04.05.201811:36 UhrPolitik, Recht & Gesellschaft
Bild: Mädchen ohne Namen – Don Bosco prangert Kinderprostitution an
Kinderprostituierte in Sierra Leone © Alberto Lopéz-Misiones Salesianas
Kinderprostituierte in Sierra Leone © Alberto Lopéz-Misiones Salesianas

(openPR) Im Rahmen einer Europatour prangert die weltweite Kinderschutzorganisation Don Bosco die kommerzielle sexuelle Ausbeutung von Minderjährigen an. Es dürfe nicht sein, dass Millionen von Mädchen ihre Körper für ein paar Cent verkaufen müssten, um zu überleben. Allein in Sierra Leone müssen sich 26.000 Mädchen prostituieren. Zuhälter und Freier kämen meist unbestraft davon.

„Kinderprostitution ist nicht nur ein afrikanisches Problem, sondern ein globales. Ich bin mir sicher, dass es auch in Deutschland Mädchen aus Afrika gibt, die hierhin verschleppt und dann missbraucht und ausgebeutet werden“, so Pater Jorge Crisafulli SDB auf einem Pressegespräch in Bonn zum Thema Kinderprostitution in Sierra Leone.

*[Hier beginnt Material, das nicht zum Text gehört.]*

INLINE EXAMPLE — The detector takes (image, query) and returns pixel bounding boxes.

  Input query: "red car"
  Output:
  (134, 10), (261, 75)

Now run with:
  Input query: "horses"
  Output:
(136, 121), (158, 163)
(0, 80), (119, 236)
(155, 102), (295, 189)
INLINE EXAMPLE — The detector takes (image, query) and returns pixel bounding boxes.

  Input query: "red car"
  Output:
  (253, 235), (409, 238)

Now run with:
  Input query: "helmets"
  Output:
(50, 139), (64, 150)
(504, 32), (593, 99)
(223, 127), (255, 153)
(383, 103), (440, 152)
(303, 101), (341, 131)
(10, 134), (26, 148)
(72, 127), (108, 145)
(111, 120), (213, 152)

Der 57jährige gebürtige Argentinier leitet seit 2016 das Kinderschutzzentrum Don Bosco Fambul in Freetown.

„Für uns sind die Mädchen, keine Prostituierten. Sie sind Kinder, die wie Kinder fühlen und auch deren Rechte haben. In dem Film Love von Raul de la Fuente sollen die Mädchen ein Gesicht und einen Namen bekommen. Dadurch erhalten sie auch ein Stück ihrer Würde zurück“, betont Pater Jorge. Zudem setze sich Don Bosco dafür ein, dass die Zuhälter und Freier strafrechtlich verfolgt würden. „Wir forden, zum Beispiel, dass die Gesetze verschärft werden und die Mafia etwa durch Interpol verfolgt wird.

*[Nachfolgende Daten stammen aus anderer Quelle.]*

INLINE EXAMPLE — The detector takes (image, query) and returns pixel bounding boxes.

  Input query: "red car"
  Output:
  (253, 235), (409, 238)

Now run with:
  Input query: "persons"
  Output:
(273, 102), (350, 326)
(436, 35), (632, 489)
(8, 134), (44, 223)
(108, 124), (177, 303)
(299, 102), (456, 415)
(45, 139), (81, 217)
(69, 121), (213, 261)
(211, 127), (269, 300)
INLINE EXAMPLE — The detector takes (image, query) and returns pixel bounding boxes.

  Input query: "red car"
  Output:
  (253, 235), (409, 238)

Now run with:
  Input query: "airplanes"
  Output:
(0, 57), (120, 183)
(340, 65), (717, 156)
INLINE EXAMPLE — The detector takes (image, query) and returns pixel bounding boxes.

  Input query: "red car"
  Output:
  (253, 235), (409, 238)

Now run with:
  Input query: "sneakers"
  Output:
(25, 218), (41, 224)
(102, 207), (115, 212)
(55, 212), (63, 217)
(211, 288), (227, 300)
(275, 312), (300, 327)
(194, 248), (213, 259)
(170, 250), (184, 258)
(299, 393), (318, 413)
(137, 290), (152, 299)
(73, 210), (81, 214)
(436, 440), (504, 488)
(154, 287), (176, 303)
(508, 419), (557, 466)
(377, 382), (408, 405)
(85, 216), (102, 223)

„Die sexuelle Ausbeutung von Minderjährigen ist ein Verbrechen gegen die Menschlichkeit. Als christlicher Orden können wir nicht einfach wegschauen, sondern wollen das dreckige Geschäft mit dem Milliarden verdient werden, anprangern“, betont Dr. Nelson Penedo, Geschäftsführer von Don Bosco Mission Bonn. Europa sei davon genauso betroffen, wie der Rest der Welt. Weltweit sind 150 Millionen Mädchen und 73 Millionen Minderjährige unter 18 Jahren gezwungen, sich zu prostituieren.

Girls OS Plus – Hilfe für minderjährige Prostituierte

Im Jahr 2010 starteten die Salesianer in Freetown das Programm „Girls OS“ für Mädchen mit Gewalt- und Missbrauchserfahrungen. Im Juli 2017 wurde dann das Programm „Girls OS Plus“ begonnen, das sich gezielt an minderjährige Prostituierte im Alter von neun bis 17 Jahren wendet. Im Don Bosco Mädchenhaus können die Mädchen wohnen und an einem dreimonatigen Rehabilitationsprogramm teilnehmen. Die Mädchen werden psychologisch und ärztlich betreut und erhalten die Chance einer Schul- und Berufsausbildung.